Read the training and test data like below.

training_data = get_tweet_training_data()
test_data = get__tweet_test_data()

Get the probability of each word.

word_prob = get_tweet_word_prob(training_data)
sports_word_prob = get_tweet_word_prob(training_data, 'Sports')
politics_word_prob = get_tweet_word_prob(training_data, 'Politics')

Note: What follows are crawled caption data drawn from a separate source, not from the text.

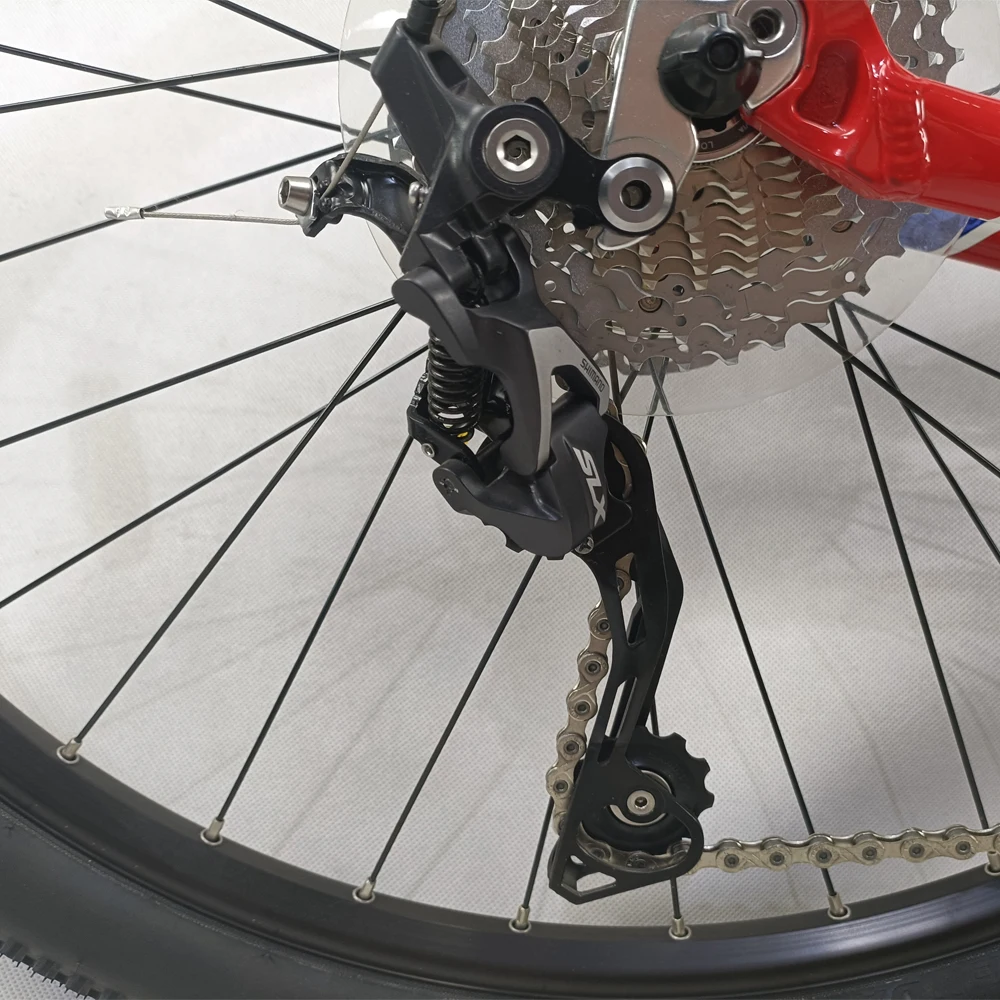 26 inch Alloy Mountain Bicycle with 30 speed (FP-AMTB22014)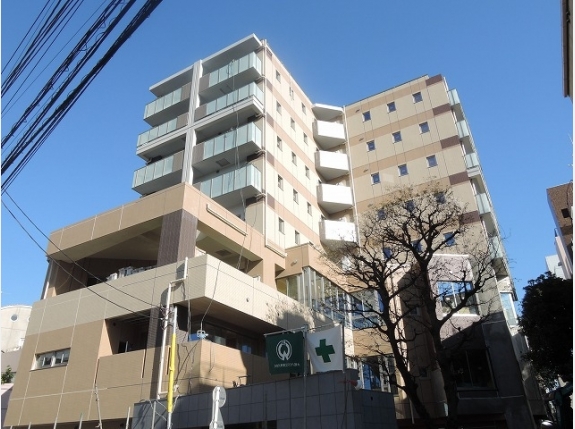 セルティスコート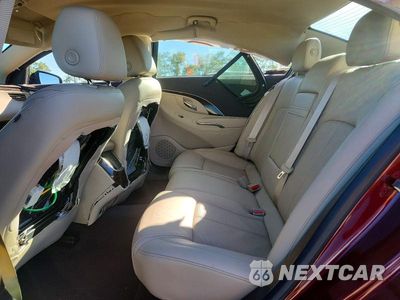 Zdjęcie 10 z 12 samochodu: 2015 BUICK LACROSSE PREMIUM VIN:1G4GF5G37FF123449 - miniatura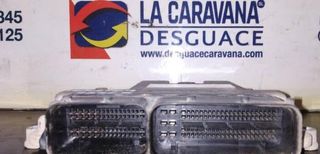 Centralita motor 55556829 opel astra cosmo 1662769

Get the probability of each label.

sports_prob = get_tweet_label_count(training_data, 'Sports')
politics_prob = get_tweet_label_count(training_data, 'Politics')

Normalize for stop words.

for (word, prob) in word_prob.items():
sports_word_prob[word] /= prob
politics_word_prob[word] /= prob

Label the test data and print it.

test_labels = label_tweet_data(test_data, sports_word_prob, politics_word_prob, sports_prob, politics_prob)
print_labelled_data(test_labels)

Output example of this algorithm will be something like below.

TweetId	Category
301733794770190336	Politics
301576909517619200	Politics
305057161682227200	Sports
286543227178328066	Politics

I have attached the complete Python code with test data, training data, and output categoried/labelled data. You can also generate the output data by running this Python code of Machine learning.

Pre-requisites for the running this code include -

Python 3.5
Juypter notebook will be good.

Conclusion

Naive Bayes algorithm is based on probability and it is very good for the labellig of data.